The food was delicious. I asked for seconds, then thirds. I felt sort of guilty about it, but it had been a long day and I’d pulled that cart eighteen or twenty miles. Woody ate sparingly, nothing but a drumstick and a little of the cranberry jelly. I felt more guilty when I saw that. I remembered my mother delivering me to a sleepover at Andy Chen’s house and Mom telling Andy’s mom that I had a hollow leg and would eat them out of house and home if she let me. I asked Woody where he got his supplies.

“Seafront. There are some there who still remember such as we… or such as we were… and pay tribute. The gray has come there now. People are leaving. You probably met some on the road.”

“I did,” I said, and told him about Peterkin.

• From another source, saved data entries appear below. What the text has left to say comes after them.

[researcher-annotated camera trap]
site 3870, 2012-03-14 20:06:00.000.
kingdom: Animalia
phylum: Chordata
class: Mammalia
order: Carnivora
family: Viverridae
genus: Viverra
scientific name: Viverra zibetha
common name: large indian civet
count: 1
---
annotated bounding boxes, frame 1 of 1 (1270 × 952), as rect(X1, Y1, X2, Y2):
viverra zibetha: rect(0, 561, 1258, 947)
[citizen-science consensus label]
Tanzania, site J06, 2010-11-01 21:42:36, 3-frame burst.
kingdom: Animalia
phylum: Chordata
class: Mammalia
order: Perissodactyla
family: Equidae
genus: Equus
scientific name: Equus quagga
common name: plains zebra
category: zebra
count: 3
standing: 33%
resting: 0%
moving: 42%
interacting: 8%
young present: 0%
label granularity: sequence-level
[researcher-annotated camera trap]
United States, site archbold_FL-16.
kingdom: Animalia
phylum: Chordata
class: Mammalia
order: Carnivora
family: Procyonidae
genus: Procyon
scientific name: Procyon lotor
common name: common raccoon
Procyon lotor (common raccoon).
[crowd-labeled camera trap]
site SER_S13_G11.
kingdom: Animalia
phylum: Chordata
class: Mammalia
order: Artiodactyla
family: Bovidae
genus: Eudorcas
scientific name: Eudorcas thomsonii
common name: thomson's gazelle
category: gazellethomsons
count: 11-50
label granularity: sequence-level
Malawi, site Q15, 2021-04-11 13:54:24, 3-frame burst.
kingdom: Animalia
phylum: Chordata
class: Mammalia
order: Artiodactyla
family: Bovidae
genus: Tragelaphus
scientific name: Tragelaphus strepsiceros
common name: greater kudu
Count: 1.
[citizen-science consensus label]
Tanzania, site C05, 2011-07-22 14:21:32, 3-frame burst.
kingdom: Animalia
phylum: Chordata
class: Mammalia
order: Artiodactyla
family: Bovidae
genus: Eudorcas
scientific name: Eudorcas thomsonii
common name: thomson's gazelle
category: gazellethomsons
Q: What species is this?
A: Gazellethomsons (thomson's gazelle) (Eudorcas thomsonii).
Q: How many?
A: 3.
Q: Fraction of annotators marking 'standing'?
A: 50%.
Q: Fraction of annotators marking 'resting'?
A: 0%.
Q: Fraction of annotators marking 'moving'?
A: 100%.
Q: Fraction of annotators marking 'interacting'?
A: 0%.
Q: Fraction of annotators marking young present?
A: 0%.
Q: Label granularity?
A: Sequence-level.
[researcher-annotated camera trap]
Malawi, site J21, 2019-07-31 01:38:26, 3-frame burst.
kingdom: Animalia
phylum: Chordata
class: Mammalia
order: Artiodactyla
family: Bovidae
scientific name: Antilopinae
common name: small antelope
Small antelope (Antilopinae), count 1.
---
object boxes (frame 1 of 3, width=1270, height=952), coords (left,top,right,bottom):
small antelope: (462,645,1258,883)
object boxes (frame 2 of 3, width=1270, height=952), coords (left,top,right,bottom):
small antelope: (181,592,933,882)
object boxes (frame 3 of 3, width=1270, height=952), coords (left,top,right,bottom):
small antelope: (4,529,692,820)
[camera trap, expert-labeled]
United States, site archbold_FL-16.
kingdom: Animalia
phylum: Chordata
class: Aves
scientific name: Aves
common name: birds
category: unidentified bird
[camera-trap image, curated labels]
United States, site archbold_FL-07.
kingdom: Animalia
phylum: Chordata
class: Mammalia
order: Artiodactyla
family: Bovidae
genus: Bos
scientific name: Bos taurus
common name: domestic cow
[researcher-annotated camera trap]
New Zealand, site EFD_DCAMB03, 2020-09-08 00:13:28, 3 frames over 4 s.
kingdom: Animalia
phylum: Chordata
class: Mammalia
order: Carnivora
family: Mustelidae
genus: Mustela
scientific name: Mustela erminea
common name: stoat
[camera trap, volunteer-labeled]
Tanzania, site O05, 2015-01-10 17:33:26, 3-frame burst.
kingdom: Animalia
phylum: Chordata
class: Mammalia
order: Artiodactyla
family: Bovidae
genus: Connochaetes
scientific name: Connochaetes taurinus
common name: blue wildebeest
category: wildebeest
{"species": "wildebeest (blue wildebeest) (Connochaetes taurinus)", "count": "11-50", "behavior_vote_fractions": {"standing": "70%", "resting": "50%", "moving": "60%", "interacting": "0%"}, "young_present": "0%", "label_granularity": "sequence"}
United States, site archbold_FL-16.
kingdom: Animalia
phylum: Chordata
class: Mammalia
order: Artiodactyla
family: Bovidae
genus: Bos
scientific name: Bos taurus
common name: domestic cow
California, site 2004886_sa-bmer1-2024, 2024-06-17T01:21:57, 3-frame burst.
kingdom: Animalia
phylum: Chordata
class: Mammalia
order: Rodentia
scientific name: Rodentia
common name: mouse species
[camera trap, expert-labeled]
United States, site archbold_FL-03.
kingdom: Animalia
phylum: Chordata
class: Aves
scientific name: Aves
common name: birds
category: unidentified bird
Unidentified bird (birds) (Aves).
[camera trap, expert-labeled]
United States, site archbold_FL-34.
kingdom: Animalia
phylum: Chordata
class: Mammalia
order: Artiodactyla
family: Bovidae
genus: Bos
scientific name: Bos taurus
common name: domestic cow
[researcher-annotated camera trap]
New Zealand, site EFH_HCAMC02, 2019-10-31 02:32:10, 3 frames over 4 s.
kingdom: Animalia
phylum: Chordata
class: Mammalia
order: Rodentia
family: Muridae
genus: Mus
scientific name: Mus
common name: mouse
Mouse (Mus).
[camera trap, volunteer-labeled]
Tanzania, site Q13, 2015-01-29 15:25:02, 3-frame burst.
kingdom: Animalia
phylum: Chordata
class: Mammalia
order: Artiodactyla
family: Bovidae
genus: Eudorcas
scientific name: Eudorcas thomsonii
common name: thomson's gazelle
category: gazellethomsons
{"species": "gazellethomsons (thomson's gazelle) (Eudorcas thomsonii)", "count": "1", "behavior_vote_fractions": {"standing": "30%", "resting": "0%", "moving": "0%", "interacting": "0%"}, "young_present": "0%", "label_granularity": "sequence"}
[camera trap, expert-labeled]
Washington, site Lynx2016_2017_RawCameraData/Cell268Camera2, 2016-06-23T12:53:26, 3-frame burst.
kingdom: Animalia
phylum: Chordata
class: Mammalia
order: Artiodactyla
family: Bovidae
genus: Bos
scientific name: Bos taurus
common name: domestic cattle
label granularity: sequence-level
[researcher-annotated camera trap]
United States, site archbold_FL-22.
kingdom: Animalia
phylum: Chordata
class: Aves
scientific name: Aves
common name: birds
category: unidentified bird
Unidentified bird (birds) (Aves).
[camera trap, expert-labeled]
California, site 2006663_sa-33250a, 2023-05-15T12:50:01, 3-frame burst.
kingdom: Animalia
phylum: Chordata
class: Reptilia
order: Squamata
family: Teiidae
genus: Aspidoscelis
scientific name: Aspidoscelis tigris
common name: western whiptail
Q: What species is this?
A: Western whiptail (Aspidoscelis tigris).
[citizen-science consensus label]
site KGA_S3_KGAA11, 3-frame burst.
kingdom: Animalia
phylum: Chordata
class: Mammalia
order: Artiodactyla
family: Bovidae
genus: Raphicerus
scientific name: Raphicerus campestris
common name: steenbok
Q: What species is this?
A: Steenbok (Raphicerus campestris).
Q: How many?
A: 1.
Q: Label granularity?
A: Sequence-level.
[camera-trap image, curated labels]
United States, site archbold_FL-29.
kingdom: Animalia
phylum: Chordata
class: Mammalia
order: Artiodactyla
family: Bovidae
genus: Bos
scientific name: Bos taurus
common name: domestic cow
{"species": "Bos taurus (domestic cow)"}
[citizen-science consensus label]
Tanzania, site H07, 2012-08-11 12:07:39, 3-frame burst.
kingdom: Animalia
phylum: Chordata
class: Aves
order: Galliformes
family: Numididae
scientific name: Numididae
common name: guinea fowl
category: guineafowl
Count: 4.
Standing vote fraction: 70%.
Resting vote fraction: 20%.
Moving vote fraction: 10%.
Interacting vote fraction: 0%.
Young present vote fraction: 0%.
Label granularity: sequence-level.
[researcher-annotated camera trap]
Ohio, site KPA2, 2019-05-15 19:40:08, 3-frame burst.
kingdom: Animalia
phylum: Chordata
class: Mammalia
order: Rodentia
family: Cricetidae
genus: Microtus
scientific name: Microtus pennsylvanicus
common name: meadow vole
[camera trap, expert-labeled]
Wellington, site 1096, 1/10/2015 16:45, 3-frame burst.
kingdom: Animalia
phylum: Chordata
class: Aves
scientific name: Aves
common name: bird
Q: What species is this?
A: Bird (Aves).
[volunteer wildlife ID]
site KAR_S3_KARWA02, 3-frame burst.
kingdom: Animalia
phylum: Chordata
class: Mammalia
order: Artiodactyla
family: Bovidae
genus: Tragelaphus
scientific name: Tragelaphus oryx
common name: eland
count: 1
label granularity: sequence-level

“A red cricket, you say? There are legends… but never mind. Glad you put a stop to it. Maybe you’re a prince after all. Blond hair, blue eyes?” He was teasing.

“Nope. Both brown.”

“So. Not a prince and certainly not the prince.”

“Who is the prince?”

“Just another legend. This is a world of stories and legends, as is yours. As for food… I used to get more viands than I could eat from the people of Seafront, although usually fish rather than meat. As you might expect from the name. It was a long time before the gray came to that part of the world—how long I can’t say, the days blend together when one is always in the dark.” He said that without self-pity, just stating a fact. “I believe Seafront may have been spared for awhile because they are on a narrow peninsula, where the wind always blows, but no one knows for sure. Last year, Charlie, you would have met scores of people on the King’s Road. Now the flood is ebbing.”